EXCERPTED PASSAGE:
· · · · ·
Conrail: Which track? How much steam?
Norfolk, Va. — Uncle Sam wants out of the railroad business. Transportation Secretary Elizabeth H. Dole wants to get him out by selling the Consolidated Rail Corporation (Conrail), 85 percent government-owned, to the Norfolk Southern Corporation.
Norfolk Southern, headquartered here, is eager to buy. The Reagan administration picked this railroad holding company last February as the Conrail awardee, citing its tradition of sound management and profitability and its ``deep pockets.''
After spending billions putting Conrail on the right track, the government does not want to have to stage another bailout.
``We can bring strength, which is needed, into the Northeast, and assure that the Northeast, hopefully, will never again have to go through the trauma of a Penn Central bankruptcy,'' says Norfolk Southern chairman Robert B. Claytor.
``The basis for our being chosen, I think, was that we offered long-term prospects for stable transportation in the Northeast.''
But last week, the Reagan administration's plan to sell Conrail struck an apparent setback. The Interstate Commerce Commission said two regional railroads -- the Guilford Transportation Company and the Pittsburgh & Lake Erie -- could be driven out of business by the proposed Conrail-Norfolk Southern deal.
· · · · ·
[Data entries]
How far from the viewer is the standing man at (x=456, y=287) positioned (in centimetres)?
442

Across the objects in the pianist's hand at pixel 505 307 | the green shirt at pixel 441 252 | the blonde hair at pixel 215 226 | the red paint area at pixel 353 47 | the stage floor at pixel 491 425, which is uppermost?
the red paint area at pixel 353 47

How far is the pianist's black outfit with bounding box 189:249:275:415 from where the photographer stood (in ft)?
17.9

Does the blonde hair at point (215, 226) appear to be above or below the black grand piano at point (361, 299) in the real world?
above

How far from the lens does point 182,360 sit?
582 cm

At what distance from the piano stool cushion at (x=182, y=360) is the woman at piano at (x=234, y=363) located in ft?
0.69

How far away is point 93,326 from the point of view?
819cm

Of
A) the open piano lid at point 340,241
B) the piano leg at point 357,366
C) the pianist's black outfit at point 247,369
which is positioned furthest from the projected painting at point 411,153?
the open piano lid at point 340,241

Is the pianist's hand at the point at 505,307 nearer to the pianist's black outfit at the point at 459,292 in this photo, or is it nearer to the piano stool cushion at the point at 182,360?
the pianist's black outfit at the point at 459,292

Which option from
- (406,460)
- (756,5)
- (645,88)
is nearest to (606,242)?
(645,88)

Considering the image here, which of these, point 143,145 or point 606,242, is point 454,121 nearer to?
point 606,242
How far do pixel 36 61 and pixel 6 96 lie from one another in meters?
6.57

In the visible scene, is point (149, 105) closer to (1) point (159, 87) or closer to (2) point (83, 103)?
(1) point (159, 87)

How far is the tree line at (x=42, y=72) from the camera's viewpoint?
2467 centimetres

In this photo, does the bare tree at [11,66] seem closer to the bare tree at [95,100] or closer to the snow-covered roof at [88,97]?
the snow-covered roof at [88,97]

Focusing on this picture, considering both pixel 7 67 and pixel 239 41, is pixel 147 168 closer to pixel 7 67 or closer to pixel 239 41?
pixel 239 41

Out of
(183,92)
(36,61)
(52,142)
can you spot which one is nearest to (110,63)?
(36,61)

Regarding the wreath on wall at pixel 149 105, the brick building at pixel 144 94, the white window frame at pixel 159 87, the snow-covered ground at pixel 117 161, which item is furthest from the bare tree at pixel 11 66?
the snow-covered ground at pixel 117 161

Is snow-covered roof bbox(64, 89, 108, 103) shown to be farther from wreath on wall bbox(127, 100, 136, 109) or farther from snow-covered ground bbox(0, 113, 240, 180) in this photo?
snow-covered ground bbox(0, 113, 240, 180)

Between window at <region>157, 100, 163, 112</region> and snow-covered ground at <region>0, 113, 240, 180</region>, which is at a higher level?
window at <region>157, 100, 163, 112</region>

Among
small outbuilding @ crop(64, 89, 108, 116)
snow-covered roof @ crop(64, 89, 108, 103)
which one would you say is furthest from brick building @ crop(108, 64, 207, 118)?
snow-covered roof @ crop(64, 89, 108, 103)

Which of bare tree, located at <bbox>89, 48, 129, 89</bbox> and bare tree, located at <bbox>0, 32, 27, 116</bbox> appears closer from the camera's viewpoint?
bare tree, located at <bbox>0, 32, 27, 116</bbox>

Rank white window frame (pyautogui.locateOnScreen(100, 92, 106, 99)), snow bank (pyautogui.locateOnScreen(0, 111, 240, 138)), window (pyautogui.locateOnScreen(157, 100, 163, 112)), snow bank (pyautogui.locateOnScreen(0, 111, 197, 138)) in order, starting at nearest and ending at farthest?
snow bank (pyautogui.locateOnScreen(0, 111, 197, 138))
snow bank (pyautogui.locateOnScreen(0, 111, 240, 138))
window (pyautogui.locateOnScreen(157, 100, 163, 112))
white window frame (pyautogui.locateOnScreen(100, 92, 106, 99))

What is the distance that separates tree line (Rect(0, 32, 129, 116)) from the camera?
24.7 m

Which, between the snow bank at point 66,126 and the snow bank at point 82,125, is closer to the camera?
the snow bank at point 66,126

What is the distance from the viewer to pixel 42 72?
· · · · ·
EXERCISES TO COMPLETE:
a: Using the Conrail article, answer these questions:
(i) What percentage of Conrail is government-owned?
(ii) When did the Reagan administration pick Norfolk Southern as the Conrail awardee?
(iii) Which two regional railroads did the Interstate Commerce Commission say could be driven out of business by the proposed deal?
b: Update the Conrail article, starting with "Norfolk Southern, headquartered" and going on through "stage another bailout.", and replace "bailout" with "rescue".
c: Take the Conrail article further from its final sentence.

ANSWERS GIVEN:
a:
(i) 85 percent.
(ii) Last February.
(iii) The Guilford Transportation Company and the Pittsburgh & Lake Erie.

b:
Norfolk Southern, headquartered here, is eager to buy. The Reagan administration picked this railroad holding company last February as the Conrail awardee, citing its tradition of sound management and profitability and its ``deep pockets.''
After spending billions putting Conrail on the right track, the government does not want to have to stage another rescue.

c:
In Richmond, Hays T. Watkins, chairman of CSX Corporation, Norfolk Southern's archrival rail company, is at the head of a long line of protesters opposed to the sale.
Critics of the Conrail-Norfolk Southern union favor a proposal developed (after the Department of Transportation's selection of Norfolk Southern) by Morgan Stanley, the investment banking concern.
Morgan Stanley has put together a group of 32 private investors (including CSX, whose shares would be held in trust), who would buy the system and then take it public, as an independent company, through an offering of stock within five years.
``The feeling is that the Morgan Stanley proposal, which preserves competition, seems to be far more attractive to the shippers, and to the states and governments involved, than having in effect a monolith of this gigantic combined company,'' Mr. Watkins says. ``It's a question of competition -- shippers thrive on it. As long as there are three systems in the East, there's some competition.''
Mr. Claytor counters that 80 percent of the freight business in the Northeast travels by truck. ``Anyplace where a railroad is competing with trucks, especially in the Northeast, it does not have a monopoly.''
Be that as it may, CSX's Watkins says that if Conrail is taken over by Norfolk Southern, ``Our position is that we would withdraw from the Northeast.''
Conrail now carries as much freight as the two rivals combined; a Norfolk Southern-Conrail combination would have 3-to-1 dominance over CSX, Watkins maintains. ``People say we're going to pick up our marbles and leave. Well, what we're going to do is protect our shareholders' money.''
E. Morgan Massey, chairman of A. T. Massey Coal Company, a major coal shipper from the Appalachian mines through the ports of Virginia, is one of a number of shippers opposing the sale.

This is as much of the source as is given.